Ellery did not pine for Connecticut weekends at unmapped homes occupied by unexplored persons. He had too cartographic a memory of hosts floating about in seas of alcohol or, as happened with equal frequency, forty-eight becalmed hours of Canasta. But the Inspector appeared sentimental about this one.
“Haven’t seen Mark, Tracy, or Malvina Haggard since their dad kicked off ten years ago,” the Inspector had said, “and I hadn’t much contact with Jim’s children before that except when they were little. But if they’ve turned out anything like Jim or Cora...”
“They rarely do,” Ellery had said nastily. “Anyway, did Mark Haggard have to include me in?”
“Jim and I went through the police academy together, son. I was Jim Haggard’s best man when he married Cora Maloney in—yep, 1911, just forty years ago. I can see the big lug now,” said the Inspector mistily, “standing in front of the preacher in his monkey suit... Cora buried Jim in that suit, Ellery.”
“Hadn’t he gained any weight? But I still don’t see why—”
“Ellery’s too lofty to mix with ordinary folks, Inspector,” Nikki had put in gently. “Too much of a brain, you know. It gets so bored. Besides, he knows I can’t go unless he does—”
“All right!” howled Ellery; and so here they were, and he hoped they were both thoroughly satisfied.
It had begun with a train that was late, a whistle-stop station that was wrong, no taxi service, and an hour’s wait in splashy darkness. Then their host found them, and even the Inspector began to look as if he regretted the whole thing. Haggard was a staring man with a week’s black stubble, given to sudden convulsions of laughter, and he drove like a madman.
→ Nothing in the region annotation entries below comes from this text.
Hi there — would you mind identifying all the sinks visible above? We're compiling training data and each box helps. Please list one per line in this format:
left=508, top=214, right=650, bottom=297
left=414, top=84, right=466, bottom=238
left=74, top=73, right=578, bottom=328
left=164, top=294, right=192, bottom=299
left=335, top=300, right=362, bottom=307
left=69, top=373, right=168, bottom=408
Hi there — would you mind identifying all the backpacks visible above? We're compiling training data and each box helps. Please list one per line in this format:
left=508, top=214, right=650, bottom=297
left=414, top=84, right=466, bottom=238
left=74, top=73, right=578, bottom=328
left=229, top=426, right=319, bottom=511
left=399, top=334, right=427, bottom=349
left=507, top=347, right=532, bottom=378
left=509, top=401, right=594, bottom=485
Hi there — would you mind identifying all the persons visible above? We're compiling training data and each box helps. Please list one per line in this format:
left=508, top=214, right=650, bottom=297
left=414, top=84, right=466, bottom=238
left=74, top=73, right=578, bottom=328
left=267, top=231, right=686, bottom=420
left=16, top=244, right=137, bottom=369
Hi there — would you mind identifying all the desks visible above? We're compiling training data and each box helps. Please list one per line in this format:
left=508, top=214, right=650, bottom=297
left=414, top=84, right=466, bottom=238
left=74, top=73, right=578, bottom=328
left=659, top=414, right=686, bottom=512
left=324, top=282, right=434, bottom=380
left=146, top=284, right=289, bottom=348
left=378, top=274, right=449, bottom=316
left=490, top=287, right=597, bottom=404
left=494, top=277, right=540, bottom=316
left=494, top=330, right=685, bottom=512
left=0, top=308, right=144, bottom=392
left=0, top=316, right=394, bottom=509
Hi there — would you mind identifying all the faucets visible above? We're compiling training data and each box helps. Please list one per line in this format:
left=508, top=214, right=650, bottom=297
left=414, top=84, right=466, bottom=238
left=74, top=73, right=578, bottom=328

“Can’t tell you how happy I was to hear from you, Mark,” said the old gentleman, bouncing and hanging on to his denture. “I feel like a heel having neglected your mother so long. It’ll be good seeing Cora again.”
“In hell,” screamed Mark Haggard, rocketing over a patch of ice left over from the last snowfall.
“What did you say, Mark?”
“Ma’s in hell!”
“Oh, I’m sorry to hear it,” the Inspector said confusedly. “I mean, when did she—?”
“Two years ago.”
“But not in the hot place,” muttered the Inspector. “Not Cora.”
Mark Haggard laughed. “You didn’t know her. You don’t know any of us.”
“Yes, people change,” sighed the Inspector. Then he tried to sound chatty again. “I remember when your father resigned from the Force, Mark. Your mother was against it. But he’d inherited all that money, and I guess it went to his head.”
“What makes you think his head was any different before, Inspector? He was crazy. We’re all crazy!”
Ellery thought that was an extremely bright remark.
“Is it much further, Mark?” asked the old gentleman desperately.
“Yes, I’m so very wet,” said Nikki in a gay voice.
“Threw money around like a maniac,” said Mark Haggard angrily. “The great collector! Who did he think he was—Rosenbach?”
“Books?” asked Ellery, rousing himself.
“My father? He could hardly read. Gambling collection! Crummy old roulette wheels, medieval playing cards, ancient dice—junk filled the whole Gun Room.—Get over on your side of the road, you—!”
“Sounds like a—harmless enough—hobby,” said Nikki jouncily. The other car was lost in the weeping night. Lightning showed them Haggard’s face. Nikki closed her eyes.
“Harmless?” chortled their host. “Nothing about our family is harmless. Including the ancestral dump that Pop inherited from Uncle Jonas.”
“I suppose,” said Nikki, keeping her eyes shut, “you live in a haunted house, Mr. Haggard?”
“Yes!” said Mark Haggard gleefully.
Nikki screeched. But it was only another icy drop pelting the side of her neck.
“Any ghost I know?” asked the Inspector wittily.